# About this exercise:
Find each line of the material below in which the word "marking" occurs, and return it.

# Material shown:
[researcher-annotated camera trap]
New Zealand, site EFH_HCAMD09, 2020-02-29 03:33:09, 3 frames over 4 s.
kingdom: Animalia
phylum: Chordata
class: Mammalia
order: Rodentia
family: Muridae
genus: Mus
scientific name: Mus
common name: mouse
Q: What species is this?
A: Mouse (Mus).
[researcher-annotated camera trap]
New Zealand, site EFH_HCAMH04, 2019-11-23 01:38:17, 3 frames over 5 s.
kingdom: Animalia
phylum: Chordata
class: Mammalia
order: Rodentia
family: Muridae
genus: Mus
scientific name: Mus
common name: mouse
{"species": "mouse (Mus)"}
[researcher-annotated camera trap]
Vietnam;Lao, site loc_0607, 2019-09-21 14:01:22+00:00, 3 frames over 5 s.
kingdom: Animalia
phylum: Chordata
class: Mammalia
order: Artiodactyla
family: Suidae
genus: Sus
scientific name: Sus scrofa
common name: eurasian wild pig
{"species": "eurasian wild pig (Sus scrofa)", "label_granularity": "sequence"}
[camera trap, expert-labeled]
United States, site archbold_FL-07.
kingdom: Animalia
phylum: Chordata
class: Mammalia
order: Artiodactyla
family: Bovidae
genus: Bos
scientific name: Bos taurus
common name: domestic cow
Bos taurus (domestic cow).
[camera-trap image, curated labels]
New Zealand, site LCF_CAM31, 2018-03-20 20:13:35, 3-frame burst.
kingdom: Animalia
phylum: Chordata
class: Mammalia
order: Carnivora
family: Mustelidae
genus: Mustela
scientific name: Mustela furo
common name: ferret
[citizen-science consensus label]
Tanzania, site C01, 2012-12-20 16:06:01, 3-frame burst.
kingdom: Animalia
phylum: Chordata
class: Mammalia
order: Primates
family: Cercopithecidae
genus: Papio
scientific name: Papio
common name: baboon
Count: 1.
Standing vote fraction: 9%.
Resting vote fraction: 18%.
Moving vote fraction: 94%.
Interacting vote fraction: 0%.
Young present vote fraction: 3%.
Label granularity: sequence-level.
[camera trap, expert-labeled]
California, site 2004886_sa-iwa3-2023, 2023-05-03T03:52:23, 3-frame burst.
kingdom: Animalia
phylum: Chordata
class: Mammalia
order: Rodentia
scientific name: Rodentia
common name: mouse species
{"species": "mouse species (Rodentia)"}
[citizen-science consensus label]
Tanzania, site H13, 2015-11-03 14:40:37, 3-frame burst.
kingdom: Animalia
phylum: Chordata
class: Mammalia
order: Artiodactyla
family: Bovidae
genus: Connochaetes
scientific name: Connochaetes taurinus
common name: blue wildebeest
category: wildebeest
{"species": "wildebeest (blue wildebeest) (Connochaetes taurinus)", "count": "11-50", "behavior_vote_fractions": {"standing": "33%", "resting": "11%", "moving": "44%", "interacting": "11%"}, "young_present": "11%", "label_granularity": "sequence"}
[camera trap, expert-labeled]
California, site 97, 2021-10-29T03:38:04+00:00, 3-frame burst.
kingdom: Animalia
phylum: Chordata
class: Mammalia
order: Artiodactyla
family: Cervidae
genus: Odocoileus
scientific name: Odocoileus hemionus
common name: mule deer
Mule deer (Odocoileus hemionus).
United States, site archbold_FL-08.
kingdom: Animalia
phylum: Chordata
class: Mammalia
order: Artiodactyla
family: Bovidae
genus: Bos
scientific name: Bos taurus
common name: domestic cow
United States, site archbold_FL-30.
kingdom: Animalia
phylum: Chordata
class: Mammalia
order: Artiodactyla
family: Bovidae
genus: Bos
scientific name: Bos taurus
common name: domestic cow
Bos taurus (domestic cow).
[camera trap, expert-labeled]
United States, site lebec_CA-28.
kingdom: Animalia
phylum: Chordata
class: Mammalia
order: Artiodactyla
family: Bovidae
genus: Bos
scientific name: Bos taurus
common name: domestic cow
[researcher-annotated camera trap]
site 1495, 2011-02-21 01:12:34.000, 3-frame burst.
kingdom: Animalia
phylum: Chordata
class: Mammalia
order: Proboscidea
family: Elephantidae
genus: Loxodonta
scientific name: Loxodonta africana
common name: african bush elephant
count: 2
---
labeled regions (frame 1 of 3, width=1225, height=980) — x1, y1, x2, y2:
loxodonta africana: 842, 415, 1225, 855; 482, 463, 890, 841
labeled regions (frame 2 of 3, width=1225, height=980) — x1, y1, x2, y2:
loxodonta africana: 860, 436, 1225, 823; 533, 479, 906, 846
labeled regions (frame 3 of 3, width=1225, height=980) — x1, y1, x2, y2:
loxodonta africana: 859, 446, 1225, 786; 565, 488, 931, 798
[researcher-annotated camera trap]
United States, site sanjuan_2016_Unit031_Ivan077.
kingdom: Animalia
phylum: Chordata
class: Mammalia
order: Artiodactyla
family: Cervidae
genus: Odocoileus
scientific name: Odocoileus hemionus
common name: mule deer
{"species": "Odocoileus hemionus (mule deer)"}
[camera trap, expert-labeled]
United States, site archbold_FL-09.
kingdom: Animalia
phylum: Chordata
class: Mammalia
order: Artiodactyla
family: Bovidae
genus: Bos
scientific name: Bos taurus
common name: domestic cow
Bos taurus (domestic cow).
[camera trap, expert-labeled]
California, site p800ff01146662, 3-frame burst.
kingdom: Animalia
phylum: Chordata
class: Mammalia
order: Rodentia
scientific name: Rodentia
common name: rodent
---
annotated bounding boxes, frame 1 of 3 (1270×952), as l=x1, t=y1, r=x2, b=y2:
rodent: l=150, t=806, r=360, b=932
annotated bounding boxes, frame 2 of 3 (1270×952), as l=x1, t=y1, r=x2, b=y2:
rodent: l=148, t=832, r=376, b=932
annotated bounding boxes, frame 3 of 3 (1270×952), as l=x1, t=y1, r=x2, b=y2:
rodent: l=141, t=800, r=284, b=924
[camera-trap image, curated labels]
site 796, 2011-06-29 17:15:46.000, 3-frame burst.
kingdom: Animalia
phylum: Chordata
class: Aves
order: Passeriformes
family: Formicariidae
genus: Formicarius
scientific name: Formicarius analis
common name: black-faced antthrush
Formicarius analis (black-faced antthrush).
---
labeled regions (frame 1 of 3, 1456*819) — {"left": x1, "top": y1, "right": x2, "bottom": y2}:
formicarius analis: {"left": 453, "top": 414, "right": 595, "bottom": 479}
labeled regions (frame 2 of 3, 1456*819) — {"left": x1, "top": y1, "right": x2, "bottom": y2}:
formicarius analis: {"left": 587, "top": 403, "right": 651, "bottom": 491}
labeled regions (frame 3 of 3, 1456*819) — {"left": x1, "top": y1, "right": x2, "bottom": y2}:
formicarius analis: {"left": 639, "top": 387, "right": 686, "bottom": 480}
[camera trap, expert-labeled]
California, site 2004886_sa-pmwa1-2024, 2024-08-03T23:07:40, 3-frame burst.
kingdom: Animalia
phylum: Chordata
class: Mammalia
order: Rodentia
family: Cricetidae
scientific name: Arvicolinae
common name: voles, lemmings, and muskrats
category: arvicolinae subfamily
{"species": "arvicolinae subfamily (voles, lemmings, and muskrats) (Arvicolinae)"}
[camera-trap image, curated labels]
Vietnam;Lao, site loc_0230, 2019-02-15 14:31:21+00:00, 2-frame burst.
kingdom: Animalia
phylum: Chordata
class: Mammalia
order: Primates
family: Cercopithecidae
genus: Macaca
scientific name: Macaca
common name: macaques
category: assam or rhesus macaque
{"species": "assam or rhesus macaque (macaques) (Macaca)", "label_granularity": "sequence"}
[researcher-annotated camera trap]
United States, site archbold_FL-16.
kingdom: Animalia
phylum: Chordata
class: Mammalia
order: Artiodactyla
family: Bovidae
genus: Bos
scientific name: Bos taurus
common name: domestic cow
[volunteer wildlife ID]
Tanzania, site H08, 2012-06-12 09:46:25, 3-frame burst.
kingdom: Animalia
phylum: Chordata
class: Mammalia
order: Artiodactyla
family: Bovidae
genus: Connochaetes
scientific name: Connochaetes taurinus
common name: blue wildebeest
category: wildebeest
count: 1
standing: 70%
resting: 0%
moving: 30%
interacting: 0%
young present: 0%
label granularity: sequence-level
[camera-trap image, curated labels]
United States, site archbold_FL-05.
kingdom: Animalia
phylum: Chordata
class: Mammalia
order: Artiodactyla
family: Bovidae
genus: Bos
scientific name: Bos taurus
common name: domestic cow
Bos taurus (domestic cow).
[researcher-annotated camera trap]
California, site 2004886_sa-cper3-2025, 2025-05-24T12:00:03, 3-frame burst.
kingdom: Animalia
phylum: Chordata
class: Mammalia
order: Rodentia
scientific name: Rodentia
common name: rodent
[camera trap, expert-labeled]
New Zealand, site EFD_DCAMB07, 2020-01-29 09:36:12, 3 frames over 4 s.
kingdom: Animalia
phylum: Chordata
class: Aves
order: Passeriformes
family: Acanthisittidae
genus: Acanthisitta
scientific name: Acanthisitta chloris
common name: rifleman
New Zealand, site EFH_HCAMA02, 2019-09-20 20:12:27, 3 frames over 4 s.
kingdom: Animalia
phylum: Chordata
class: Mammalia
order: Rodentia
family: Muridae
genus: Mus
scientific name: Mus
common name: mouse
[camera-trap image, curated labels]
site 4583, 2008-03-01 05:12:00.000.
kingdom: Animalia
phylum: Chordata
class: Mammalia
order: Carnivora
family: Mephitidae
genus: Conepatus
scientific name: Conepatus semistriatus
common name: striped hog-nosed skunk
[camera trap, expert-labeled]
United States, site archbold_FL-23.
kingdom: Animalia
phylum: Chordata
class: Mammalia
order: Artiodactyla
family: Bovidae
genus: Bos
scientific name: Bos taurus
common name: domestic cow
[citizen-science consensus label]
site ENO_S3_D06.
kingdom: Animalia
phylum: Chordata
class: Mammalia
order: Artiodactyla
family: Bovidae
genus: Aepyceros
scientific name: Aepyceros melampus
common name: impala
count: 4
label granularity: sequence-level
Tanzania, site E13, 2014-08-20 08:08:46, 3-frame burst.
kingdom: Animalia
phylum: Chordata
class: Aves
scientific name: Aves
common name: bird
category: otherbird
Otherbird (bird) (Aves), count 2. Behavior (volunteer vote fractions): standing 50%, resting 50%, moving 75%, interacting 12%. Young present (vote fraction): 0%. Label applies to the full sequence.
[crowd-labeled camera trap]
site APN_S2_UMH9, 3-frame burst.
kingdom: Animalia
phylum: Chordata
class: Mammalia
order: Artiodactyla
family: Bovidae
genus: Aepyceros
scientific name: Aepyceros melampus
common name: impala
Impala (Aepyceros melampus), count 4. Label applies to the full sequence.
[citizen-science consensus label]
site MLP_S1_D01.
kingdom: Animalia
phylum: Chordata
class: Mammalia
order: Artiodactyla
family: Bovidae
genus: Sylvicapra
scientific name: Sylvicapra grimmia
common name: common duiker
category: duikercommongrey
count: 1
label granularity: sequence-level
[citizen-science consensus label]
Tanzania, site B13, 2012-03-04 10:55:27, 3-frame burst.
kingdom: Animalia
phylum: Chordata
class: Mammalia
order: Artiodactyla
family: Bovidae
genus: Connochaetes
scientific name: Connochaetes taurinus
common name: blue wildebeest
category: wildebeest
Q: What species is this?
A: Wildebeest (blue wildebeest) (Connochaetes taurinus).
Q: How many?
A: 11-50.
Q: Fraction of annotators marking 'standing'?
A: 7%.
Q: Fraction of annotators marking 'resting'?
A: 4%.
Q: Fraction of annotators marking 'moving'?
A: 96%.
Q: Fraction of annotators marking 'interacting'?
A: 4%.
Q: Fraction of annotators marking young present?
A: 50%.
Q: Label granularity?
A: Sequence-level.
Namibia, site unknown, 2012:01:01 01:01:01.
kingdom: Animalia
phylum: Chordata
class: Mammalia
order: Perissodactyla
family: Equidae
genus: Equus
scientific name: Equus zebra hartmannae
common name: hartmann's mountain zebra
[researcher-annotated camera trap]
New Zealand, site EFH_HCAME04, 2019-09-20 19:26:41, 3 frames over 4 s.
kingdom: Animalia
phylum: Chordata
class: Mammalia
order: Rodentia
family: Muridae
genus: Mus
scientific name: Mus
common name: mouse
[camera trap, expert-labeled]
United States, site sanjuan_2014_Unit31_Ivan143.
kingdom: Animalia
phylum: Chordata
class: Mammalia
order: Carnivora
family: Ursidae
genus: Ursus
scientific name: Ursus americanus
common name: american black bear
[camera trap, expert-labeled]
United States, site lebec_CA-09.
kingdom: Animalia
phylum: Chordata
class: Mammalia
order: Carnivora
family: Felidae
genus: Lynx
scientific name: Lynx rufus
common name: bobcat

# Completed task:
Q: Fraction of annotators marking 'standing'?
Q: Fraction of annotators marking 'resting'?
Q: Fraction of annotators marking 'moving'?
Q: Fraction of annotators marking 'interacting'?
Q: Fraction of annotators marking young present?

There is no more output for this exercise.